EXERCISE OBJECTIVE -
Once the pictures are set aside, reproduce the entries below exactly.

PROVIDED RECORDS -
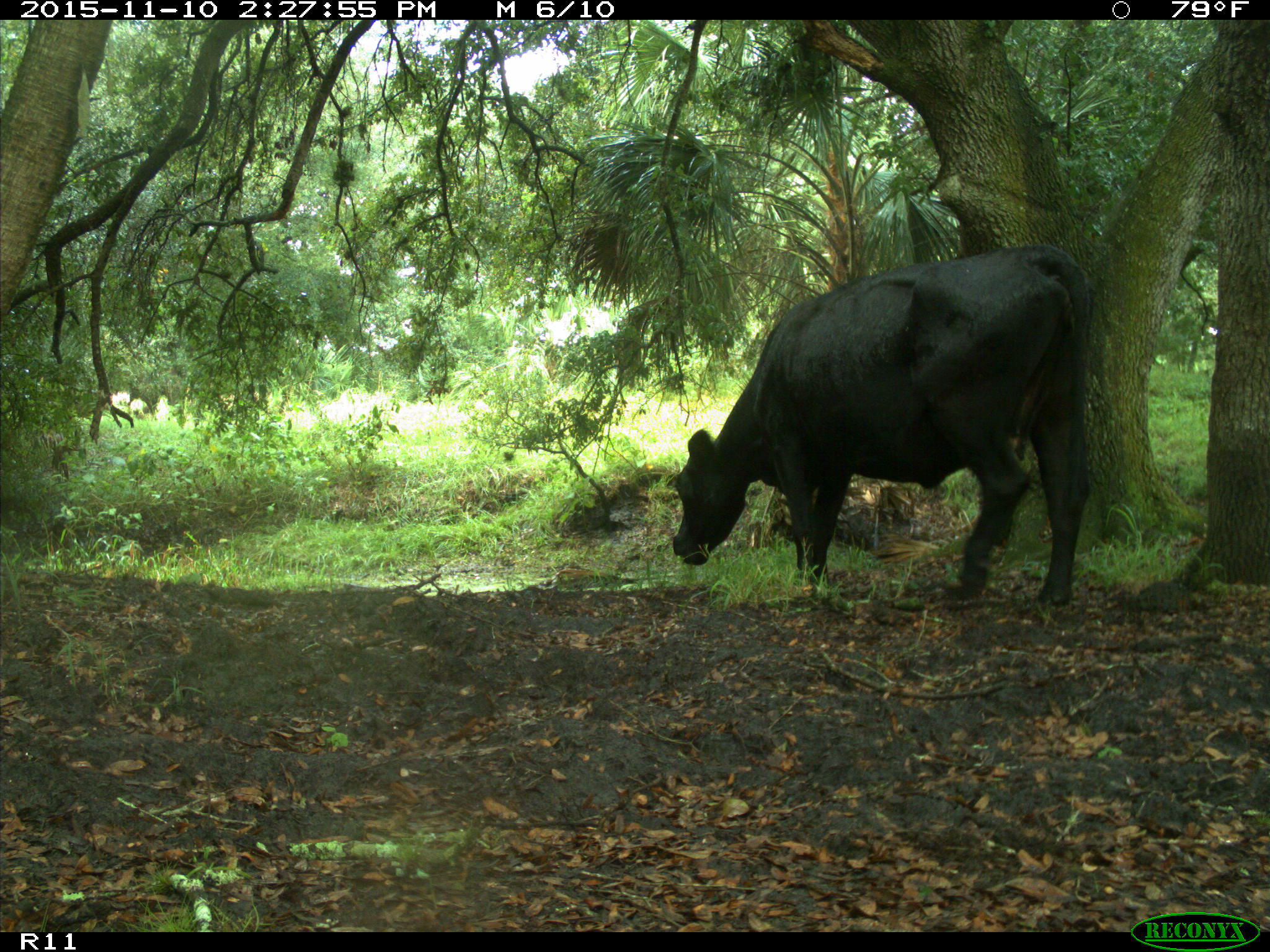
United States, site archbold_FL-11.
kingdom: Animalia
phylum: Chordata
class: Mammalia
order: Artiodactyla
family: Bovidae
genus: Bos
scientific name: Bos taurus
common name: domestic cow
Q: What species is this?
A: Bos taurus (domestic cow).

TASK RESPONSE -
United States, site archbold_FL-11.
kingdom: Animalia
phylum: Chordata
class: Mammalia
order: Artiodactyla
family: Bovidae
genus: Bos
scientific name: Bos taurus
common name: domestic cow
Q: What species is this?
A: Bos taurus (domestic cow).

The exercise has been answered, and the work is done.